Please rewrite the tribunal decision text below between "Finally, the jurisdiction" and "in child-related work.", inclusive, substituting "penalty" for "punishment".

QUOTED PASSAGE:

= = = = =

It has also been accepted that where a matter requires proof, the Tribunal should have regard to the principles set out in Briginshaw v Briginshaw [1938] HCA 34; 60 CLR 336 at p362: see BKE v Office of the Children's Guardian & Anor [2015] NSWSC 523 at [33]. That is, a matter requiring proof should be proved to the civil standard, on the balance of probabilities: see Minister for Immigration and Ethnic Affairs v Pochi (1980) 4 ALD 139, (1980) 44 FLR 41, [1980] FCA 85 at [15] per Dean J; BSR (supra) at [18]; BJB (supra) at [32] and Holbrook and Australian Postal Commission (1983) 5 ALN N46, [1983] AATA 40 at [23].
In BKE (supra) at [30], His Honour Justice Beech-Jones said, where there are allegations of sexual abuse by an applicant for a clearance, significant guidance as to the approach to be adopted when considering risk can be derived from the High Court's decision in M v M [1988] HCA 68; (1988) 166 CLR 69. His Honour went on to say at [33]:
"... [it] may be that NCAT can be satisfied that an allegation of sexual abuse against an applicant is established. Equally, NCAT may be affirmatively satisfied that the relevant incident did not occur, in which case it can be put aside. However, in a context where the welfare of the child is paramount and the question being posed concerns the risk of harm to children, NCAT may not be satisfied that an allegation of abuse has been made out, but nevertheless conclude that the circumstances surrounding a particular incident or course of conduct means that there is a risk to a child or, more correctly, that the existence of a risk has not been disproven."
Finally, the jurisdiction of the Tribunal is protective and not punitive in nature; see Commissioner for Children and Young People v FZ [2011] NSWCA 11 per Young JA at [61]. That is, the object of the Act is not to impose any punishment on a disqualified person for past acts, but to eliminate possible risks to the safety of children by persons working in child-related work.
[5]
(a) Seriousness of the matters that caused a refusal of the applicant's application for a clearance
The first matter for consideration in subs 30(1) of the WWC Act is the seriousness of the matters that caused the refusal of the applicant's application for a clearance. In this case these matters were the 1996 charge of aggravated sexual assault and the 2006 concerns raised by staff while the applicant was working for a youth refuge.
The 1996 charge - The applicant was charged in early November 1996 with an offence under section 61J(1) of the Crimes Act 1900. The offence was alleged to have occurred in June 1996 and the charge was to the effect that the applicant had sexual intercourse with the victim, without her consent and in circumstances of aggravation knowing that she was not consenting thereto. The offence was alleged to have occurred in the early hours of the morning of the day in question. It was a Saturday morning, the victim and her friend had been out drinking the night before. The victim and her friend started drinking that evening, at a local RSL club, from about 8.30pm. When the club closed at about 1:00am the victim and her friend caught a cab and went to an Inn. They got there about 1:30am and continued to have more drinks. At about 3:00am the victim, her friend and other friends went to another establishment at Parramatta. In a statement to police, the victim's friend said that sometime after 4:00am that morning the victim was outside arguing with the bouncers at the establishment because they would not let her back into the establishment. The friend said there were five bouncers and the victim was saying "Let me back in". The victim's friend said the victim looked very drunk, she was very loud, her speech was slurred and she was falling over her own feet.

= = = = =

EXTRACTED MATERIAL:
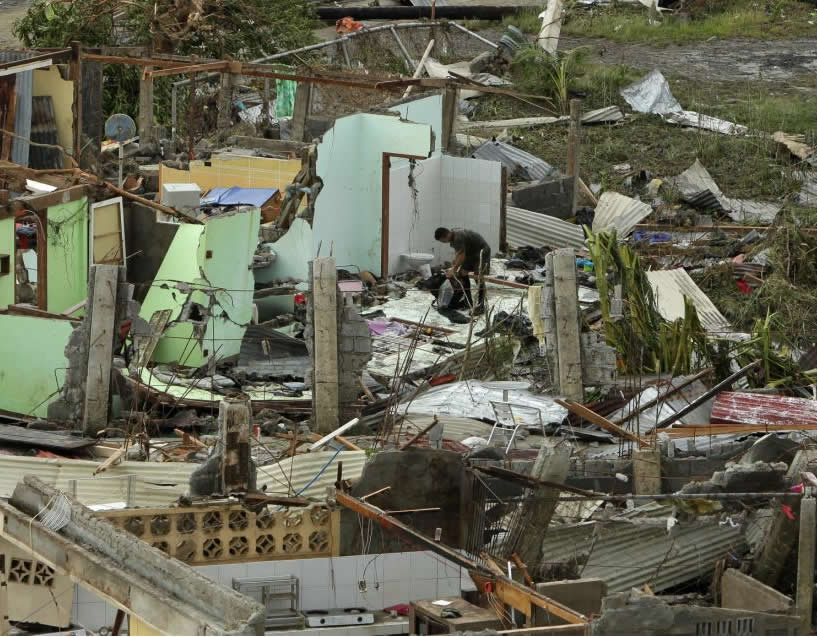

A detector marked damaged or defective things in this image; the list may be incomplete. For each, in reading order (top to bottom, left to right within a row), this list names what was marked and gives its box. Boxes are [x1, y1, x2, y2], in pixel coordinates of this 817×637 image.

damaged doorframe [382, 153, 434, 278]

= = = = =

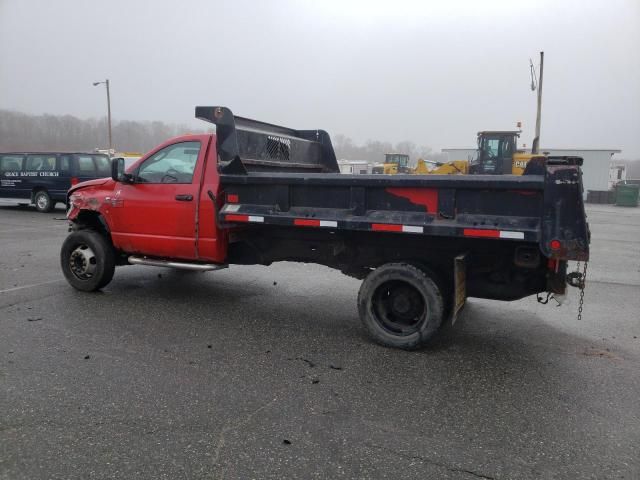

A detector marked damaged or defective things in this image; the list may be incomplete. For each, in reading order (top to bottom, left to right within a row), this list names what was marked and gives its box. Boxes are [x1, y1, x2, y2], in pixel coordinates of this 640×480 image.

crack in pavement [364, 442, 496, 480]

= = = = =

ANSWER FOR THIS EXERCISE:
Finally, the jurisdiction of the Tribunal is protective and not punitive in nature; see Commissioner for Children and Young People v FZ [2011] NSWCA 11 per Young JA at [61]. That is, the object of the Act is not to impose any penalty on a disqualified person for past acts, but to eliminate possible risks to the safety of children by persons working in child-related work.